Keith Hylton on Joshua Wright
by Keith N. Hylton, William Fairfield Warren Distinguished Professor, Boston University School of Law
When I first heard that Josh had resigned from the FTC, I wondered if the news would cause a stock market sell-off. I checked later that day, and the Dow closed slightly up, plus .39 percent.
This suggests several possible explanations. One is that the stock market had already priced in Josh’s departure. Another is that the stock market realizes that Josh was just one of five votes, and that his replacement would cast votes similar to Josh’s. A third possible explanation is that the FTC doesn’t really have a great impact on the economy.
I think all three explanations have some merit, though especially the last two. The question is how much weight to allocate among the last two explanations.
As commentators have noted, Josh brought something unusual to the FTC: sophisticated training in economics. He also brought a lot of energy and natural political talent. If anyone could get fellow commissioners to listen to economic reasoning, surely it would be Josh. Even if his replacement votes the same way Josh did, he (or she) is unlikely to match Josh in offering strong arguments grounded in economics. That is a loss for the FTC, and for antitrust enforcement generally in this administration.

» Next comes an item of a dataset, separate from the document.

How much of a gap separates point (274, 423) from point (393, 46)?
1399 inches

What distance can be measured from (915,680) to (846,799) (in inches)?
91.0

One clear achievement for Josh is the FTC policy statement on Section 5. At this stage, it’s too early to tell where that will lead us. One can only hope that it will constrain the FTC to stay within the parameters of rule of reason analysis. But a willful applicant of the rule of reason can spin the analysis to justify economically unsound decisions. This points to one area in which Josh will be missed greatly: keeping the FTC honest in its application of rule of reason analysis.
Of course, I may be self-servingly putting too much weight on the value of being educated in economics. I’ve often joked that on my faculty, using sophisticated economic arguments is one sure way to alienate colleagues. Maybe Josh found the same at the FTC.
And if my third suggested reason Josh’s resignation did not cause a stock market sell-off, that the FTC doesn’t have a big impact on the economy, is correct, then we can take a relaxed view of Josh’s departure. The FTC has lost a source of good judgment and economic expertise – but hey, it may not matter much at all.
With the FTC experience under his belt, Josh will hopefully be in the running for future high-level government appointments. The Supreme Court could certainly benefit from having him on board.